= Description of the task =
Please write out the lines between the one containing "By what distance" and the end of the lines, inclusive, reproducing each one exactly.

= Exercise inputs =
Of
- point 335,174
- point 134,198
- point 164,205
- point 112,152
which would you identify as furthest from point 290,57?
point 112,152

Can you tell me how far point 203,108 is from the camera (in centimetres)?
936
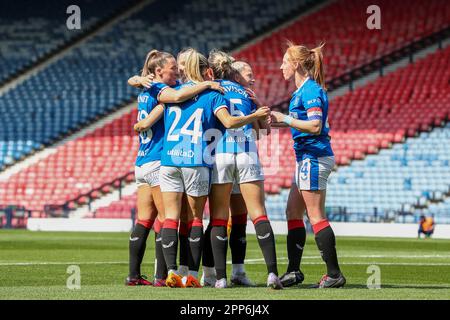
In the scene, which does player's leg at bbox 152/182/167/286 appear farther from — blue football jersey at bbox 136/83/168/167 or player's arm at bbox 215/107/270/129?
player's arm at bbox 215/107/270/129

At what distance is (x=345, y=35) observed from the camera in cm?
3625

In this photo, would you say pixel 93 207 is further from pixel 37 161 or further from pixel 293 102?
pixel 293 102

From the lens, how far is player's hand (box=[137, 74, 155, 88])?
10719 mm

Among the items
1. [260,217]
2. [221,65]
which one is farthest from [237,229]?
[221,65]

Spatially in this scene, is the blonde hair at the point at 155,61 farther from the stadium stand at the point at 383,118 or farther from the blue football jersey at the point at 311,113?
the stadium stand at the point at 383,118

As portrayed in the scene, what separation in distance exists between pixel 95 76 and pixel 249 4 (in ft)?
21.7

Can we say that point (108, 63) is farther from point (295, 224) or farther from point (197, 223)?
point (197, 223)

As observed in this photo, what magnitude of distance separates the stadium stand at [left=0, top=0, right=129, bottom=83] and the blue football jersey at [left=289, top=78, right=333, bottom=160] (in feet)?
96.5

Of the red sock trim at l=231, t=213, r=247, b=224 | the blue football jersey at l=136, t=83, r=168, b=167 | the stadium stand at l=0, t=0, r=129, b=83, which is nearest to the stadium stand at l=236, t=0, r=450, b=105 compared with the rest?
the stadium stand at l=0, t=0, r=129, b=83

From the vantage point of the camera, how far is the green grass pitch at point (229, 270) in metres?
9.38

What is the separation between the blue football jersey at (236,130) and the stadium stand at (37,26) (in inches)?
1151

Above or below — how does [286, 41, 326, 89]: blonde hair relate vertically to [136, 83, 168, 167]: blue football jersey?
above
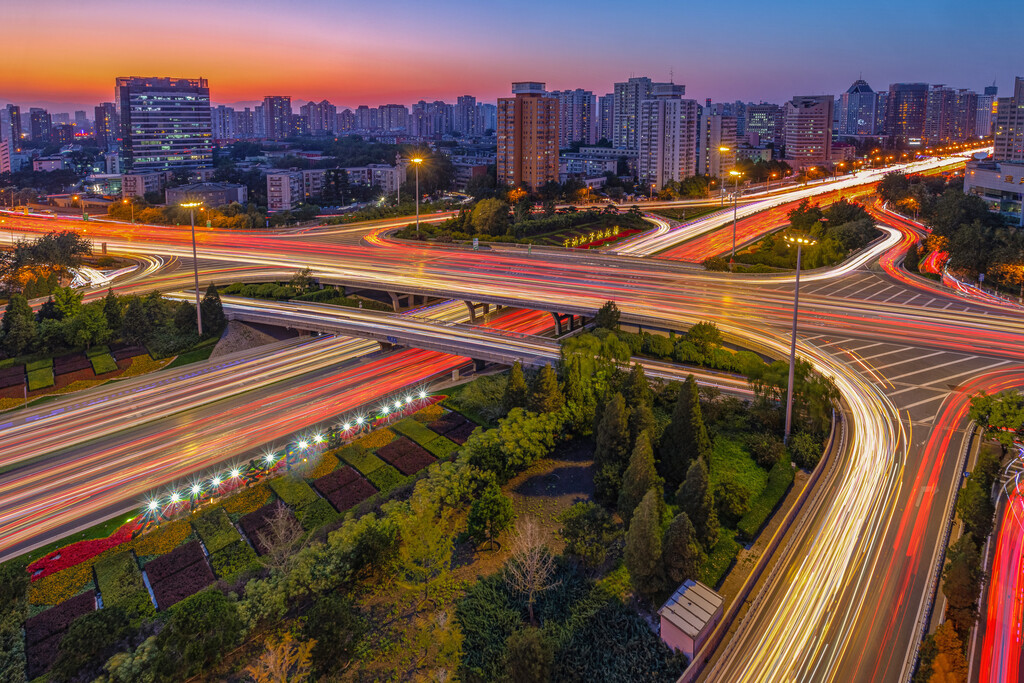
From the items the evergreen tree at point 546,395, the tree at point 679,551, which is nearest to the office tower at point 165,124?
the evergreen tree at point 546,395

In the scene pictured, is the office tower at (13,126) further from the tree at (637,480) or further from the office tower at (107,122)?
the tree at (637,480)

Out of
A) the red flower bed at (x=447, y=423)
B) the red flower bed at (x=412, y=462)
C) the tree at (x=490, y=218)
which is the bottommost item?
the red flower bed at (x=412, y=462)

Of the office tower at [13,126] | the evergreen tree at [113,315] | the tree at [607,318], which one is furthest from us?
the office tower at [13,126]

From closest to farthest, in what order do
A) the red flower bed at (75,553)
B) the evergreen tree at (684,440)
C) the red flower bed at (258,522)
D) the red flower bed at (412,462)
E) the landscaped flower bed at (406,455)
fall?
the red flower bed at (75,553), the red flower bed at (258,522), the evergreen tree at (684,440), the red flower bed at (412,462), the landscaped flower bed at (406,455)

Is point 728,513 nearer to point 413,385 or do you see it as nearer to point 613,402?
point 613,402

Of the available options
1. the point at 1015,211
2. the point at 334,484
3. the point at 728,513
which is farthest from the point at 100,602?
the point at 1015,211

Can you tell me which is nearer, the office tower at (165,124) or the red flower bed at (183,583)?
the red flower bed at (183,583)
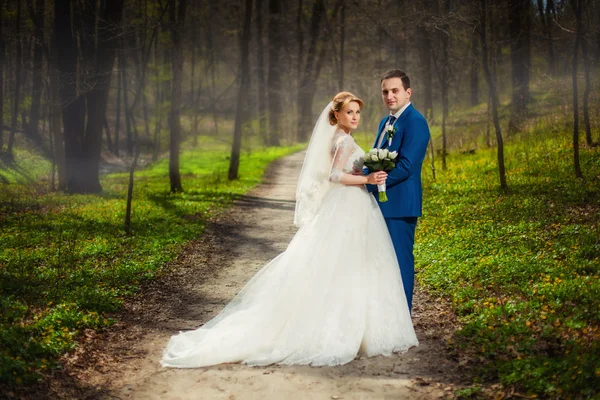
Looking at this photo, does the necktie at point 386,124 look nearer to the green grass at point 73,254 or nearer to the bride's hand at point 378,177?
the bride's hand at point 378,177

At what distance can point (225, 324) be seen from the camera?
605cm

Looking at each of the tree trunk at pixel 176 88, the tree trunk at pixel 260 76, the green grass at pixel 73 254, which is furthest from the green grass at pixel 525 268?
the tree trunk at pixel 260 76

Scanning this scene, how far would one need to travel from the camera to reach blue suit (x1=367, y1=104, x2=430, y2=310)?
233 inches

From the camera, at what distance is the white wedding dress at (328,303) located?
220 inches

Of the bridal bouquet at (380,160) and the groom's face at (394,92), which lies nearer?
the bridal bouquet at (380,160)

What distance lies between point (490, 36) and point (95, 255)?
17.5 metres

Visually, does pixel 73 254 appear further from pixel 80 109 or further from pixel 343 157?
pixel 80 109

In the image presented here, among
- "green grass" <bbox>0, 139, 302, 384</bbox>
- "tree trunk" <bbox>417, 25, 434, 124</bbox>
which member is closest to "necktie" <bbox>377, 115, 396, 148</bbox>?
"green grass" <bbox>0, 139, 302, 384</bbox>

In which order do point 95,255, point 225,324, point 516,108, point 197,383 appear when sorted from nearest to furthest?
point 197,383
point 225,324
point 95,255
point 516,108

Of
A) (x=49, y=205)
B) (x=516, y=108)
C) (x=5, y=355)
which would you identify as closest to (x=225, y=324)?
(x=5, y=355)

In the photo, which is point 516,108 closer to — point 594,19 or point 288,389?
point 594,19

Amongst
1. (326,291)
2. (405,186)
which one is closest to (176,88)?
(405,186)

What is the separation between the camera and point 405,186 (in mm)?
6047

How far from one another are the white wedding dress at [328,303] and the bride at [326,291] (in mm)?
10
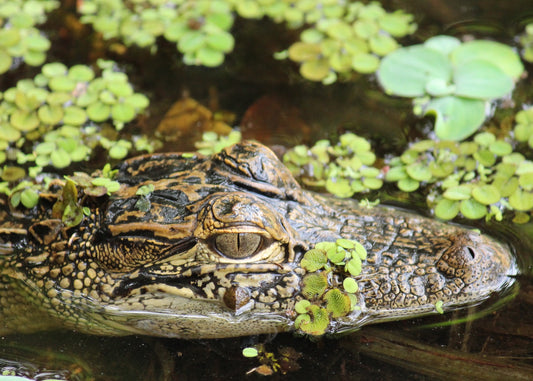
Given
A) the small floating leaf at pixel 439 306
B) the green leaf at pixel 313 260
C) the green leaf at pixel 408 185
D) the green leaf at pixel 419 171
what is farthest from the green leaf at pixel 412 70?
the green leaf at pixel 313 260

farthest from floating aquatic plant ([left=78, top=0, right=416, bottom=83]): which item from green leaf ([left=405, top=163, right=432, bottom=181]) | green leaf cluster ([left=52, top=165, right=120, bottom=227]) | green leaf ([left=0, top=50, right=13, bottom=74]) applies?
green leaf cluster ([left=52, top=165, right=120, bottom=227])

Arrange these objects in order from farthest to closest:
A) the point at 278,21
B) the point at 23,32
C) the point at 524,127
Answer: the point at 278,21
the point at 23,32
the point at 524,127

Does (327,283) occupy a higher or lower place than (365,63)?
lower

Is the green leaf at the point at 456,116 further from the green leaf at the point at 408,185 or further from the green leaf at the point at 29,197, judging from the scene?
the green leaf at the point at 29,197

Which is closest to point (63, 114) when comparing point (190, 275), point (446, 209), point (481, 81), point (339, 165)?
point (339, 165)

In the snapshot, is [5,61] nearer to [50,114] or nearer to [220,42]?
[50,114]

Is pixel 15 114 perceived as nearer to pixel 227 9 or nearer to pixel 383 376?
pixel 227 9

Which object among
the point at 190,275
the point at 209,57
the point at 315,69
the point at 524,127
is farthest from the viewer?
the point at 209,57

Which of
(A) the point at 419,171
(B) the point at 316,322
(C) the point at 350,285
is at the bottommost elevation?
(B) the point at 316,322

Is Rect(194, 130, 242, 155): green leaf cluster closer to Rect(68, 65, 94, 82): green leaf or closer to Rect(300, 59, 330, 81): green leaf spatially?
Rect(300, 59, 330, 81): green leaf
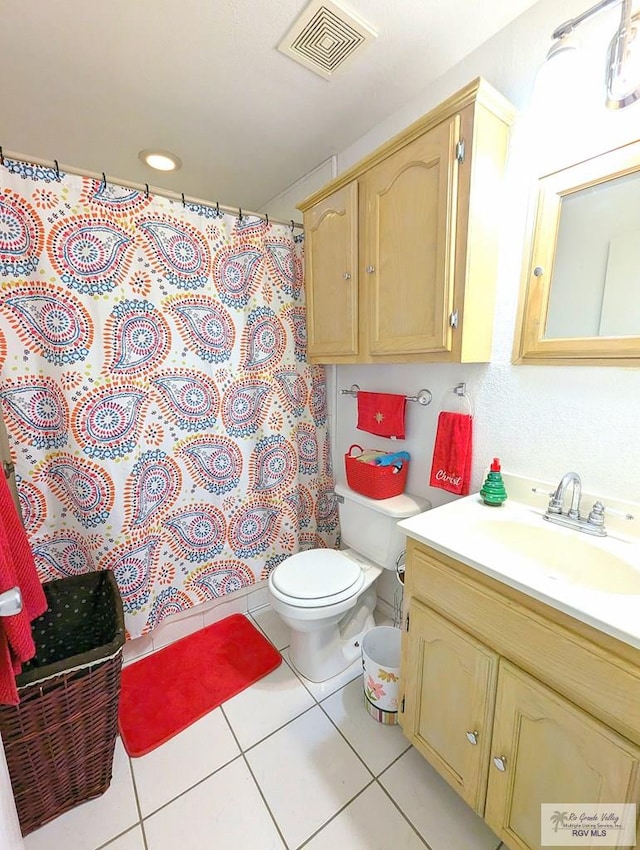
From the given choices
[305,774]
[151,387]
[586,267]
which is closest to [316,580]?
[305,774]

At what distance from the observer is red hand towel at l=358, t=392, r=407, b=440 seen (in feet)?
5.16

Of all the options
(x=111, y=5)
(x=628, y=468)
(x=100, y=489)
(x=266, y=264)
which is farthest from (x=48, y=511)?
(x=628, y=468)

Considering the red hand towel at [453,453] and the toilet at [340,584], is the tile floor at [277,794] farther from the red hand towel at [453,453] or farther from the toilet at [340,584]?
the red hand towel at [453,453]

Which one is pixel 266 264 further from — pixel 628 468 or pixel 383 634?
pixel 383 634

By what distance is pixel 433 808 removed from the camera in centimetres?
106

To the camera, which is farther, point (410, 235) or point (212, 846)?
point (410, 235)

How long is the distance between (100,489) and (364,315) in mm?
1231

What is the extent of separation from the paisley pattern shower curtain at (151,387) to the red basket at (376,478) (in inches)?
15.1

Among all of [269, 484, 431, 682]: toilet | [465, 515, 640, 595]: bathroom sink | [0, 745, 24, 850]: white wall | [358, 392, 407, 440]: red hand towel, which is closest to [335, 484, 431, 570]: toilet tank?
[269, 484, 431, 682]: toilet

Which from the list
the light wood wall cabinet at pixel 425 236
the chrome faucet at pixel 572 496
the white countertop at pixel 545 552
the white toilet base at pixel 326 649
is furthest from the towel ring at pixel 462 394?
the white toilet base at pixel 326 649

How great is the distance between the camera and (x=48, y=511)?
1338 mm

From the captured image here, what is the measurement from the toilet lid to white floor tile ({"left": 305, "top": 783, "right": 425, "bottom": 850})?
581 millimetres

= Solved problem =
By what distance is pixel 433 808 removed from the camera in centimetres?
106

To the camera, which is farther, point (410, 235) or point (212, 846)?
point (410, 235)

How long is the distance between (100,489) and (364,315) in mm?
1231

What is the extent of separation from the paisley pattern shower curtain at (151,387) to the red basket at (376,478) (in inches)?
15.1

Among all of [269, 484, 431, 682]: toilet | [465, 515, 640, 595]: bathroom sink | [0, 745, 24, 850]: white wall | [358, 392, 407, 440]: red hand towel, which is closest to [335, 484, 431, 570]: toilet tank?
[269, 484, 431, 682]: toilet

Which from the list
the light wood wall cabinet at pixel 425 236
the chrome faucet at pixel 572 496
the white countertop at pixel 545 552
the white toilet base at pixel 326 649
is furthest from the towel ring at pixel 462 394?
the white toilet base at pixel 326 649

How great is the distance between the camera and (x=48, y=511)?
1338 mm

From the captured image here, what is the measurement from the toilet lid to white floor tile ({"left": 305, "top": 783, "right": 425, "bottom": 850})?
581 millimetres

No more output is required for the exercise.